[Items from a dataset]
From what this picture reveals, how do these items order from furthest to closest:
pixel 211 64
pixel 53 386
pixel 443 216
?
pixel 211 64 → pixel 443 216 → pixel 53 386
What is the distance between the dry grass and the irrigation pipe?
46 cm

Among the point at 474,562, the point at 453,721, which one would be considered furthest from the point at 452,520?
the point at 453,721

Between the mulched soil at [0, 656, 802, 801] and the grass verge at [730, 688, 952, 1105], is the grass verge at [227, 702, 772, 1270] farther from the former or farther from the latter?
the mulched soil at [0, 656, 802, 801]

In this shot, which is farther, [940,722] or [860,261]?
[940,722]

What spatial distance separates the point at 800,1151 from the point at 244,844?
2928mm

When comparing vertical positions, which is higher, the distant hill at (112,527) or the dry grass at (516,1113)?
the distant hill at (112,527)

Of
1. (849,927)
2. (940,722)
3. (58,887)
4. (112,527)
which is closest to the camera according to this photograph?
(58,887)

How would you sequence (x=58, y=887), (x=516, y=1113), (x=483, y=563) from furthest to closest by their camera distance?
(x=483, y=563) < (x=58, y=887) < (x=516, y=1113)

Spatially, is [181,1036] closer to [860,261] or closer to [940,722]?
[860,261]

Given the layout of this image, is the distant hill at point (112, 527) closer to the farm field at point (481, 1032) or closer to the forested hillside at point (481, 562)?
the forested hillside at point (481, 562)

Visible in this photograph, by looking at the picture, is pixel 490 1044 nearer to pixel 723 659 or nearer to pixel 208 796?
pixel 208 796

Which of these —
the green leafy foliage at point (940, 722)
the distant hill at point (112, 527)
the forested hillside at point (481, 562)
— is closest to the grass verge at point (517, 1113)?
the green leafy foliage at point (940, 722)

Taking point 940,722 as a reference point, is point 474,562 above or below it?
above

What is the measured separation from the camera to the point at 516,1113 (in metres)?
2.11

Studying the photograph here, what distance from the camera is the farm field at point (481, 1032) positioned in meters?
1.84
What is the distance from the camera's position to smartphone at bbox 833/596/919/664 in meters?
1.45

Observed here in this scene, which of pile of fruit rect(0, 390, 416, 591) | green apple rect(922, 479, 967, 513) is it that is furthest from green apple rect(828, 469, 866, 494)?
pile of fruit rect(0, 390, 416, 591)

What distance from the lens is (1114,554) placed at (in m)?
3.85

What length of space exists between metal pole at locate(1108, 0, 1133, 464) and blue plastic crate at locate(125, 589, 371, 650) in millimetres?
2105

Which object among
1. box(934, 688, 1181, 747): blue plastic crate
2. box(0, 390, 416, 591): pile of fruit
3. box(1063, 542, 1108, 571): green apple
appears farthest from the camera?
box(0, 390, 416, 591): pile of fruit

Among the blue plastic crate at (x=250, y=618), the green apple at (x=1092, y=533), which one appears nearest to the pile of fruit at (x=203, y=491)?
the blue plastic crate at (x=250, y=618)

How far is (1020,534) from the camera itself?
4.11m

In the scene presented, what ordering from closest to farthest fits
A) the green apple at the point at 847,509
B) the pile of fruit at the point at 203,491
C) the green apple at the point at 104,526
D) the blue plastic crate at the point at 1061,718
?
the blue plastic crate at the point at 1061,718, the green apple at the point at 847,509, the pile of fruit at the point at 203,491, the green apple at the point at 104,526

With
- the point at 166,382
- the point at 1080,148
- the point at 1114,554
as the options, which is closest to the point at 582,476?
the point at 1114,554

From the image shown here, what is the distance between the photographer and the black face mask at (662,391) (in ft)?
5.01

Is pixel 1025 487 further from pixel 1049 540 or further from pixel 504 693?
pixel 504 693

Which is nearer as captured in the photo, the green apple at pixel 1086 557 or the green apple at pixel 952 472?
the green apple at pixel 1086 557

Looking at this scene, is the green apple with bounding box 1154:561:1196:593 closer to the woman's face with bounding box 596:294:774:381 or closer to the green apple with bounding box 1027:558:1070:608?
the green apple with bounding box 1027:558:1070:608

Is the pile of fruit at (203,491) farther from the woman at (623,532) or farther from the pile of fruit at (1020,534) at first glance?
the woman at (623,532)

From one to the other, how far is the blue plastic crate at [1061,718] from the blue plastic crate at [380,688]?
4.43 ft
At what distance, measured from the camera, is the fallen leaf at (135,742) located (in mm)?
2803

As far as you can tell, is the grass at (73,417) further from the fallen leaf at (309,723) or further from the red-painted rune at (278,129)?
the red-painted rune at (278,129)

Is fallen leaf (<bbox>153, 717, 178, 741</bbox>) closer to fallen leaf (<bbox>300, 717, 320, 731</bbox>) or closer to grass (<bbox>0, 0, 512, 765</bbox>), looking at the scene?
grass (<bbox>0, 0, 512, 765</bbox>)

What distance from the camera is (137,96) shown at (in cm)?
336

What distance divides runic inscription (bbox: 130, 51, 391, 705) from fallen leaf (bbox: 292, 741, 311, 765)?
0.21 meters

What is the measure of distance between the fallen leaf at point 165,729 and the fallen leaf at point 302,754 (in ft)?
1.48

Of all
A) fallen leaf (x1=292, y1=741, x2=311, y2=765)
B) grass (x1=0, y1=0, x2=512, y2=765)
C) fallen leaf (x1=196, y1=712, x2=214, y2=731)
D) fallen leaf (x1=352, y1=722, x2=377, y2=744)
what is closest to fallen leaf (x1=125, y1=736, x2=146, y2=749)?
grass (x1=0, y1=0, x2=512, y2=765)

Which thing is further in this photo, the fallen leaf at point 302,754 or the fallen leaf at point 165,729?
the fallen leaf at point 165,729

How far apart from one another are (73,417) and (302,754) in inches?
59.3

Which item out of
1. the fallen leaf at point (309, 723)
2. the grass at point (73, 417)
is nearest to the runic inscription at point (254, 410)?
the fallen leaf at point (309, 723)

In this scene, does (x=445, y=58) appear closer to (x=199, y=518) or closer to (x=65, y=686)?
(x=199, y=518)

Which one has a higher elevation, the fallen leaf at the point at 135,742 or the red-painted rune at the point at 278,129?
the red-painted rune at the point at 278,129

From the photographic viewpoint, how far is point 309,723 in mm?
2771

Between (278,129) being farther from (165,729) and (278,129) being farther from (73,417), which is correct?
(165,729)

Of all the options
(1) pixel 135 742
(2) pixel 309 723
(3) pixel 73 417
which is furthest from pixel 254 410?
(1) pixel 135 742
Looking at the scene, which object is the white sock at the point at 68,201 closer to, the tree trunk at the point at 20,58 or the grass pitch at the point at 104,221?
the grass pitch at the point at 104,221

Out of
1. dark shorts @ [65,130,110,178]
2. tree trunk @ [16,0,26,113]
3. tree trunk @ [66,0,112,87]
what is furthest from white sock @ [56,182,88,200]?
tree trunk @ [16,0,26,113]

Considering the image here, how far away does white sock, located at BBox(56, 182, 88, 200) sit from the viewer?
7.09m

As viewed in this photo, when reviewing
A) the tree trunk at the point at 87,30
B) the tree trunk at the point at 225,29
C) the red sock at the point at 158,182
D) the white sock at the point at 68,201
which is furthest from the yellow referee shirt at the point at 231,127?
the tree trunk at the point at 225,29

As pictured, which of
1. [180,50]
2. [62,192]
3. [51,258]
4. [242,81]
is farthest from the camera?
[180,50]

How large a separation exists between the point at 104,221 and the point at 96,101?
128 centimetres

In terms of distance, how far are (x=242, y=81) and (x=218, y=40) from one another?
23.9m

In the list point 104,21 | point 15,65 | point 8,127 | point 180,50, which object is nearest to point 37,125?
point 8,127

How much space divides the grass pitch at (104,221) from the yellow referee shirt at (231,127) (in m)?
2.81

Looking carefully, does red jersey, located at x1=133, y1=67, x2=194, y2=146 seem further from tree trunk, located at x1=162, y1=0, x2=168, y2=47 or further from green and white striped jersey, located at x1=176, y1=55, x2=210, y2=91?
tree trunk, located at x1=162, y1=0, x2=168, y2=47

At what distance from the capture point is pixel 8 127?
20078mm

### SHORT EXERCISE
Repeat precisely the lines of the data starting at the one containing "How large a", last line included.

### ANSWER FOR THE TASK
How large a separation exists between the point at 104,221 and the point at 96,101?
128 centimetres

In terms of distance, how far are (x=242, y=81) and (x=218, y=40) from one another?
23.9m

In the list point 104,21 | point 15,65 | point 8,127 | point 180,50, which object is nearest to point 37,125?
point 8,127

How much space divides the grass pitch at (104,221) from the yellow referee shirt at (231,127) (in m)?
2.81

Looking carefully, does red jersey, located at x1=133, y1=67, x2=194, y2=146 seem further from tree trunk, located at x1=162, y1=0, x2=168, y2=47 or further from green and white striped jersey, located at x1=176, y1=55, x2=210, y2=91?
tree trunk, located at x1=162, y1=0, x2=168, y2=47

At what distance from the capture point is pixel 8 127?
20078mm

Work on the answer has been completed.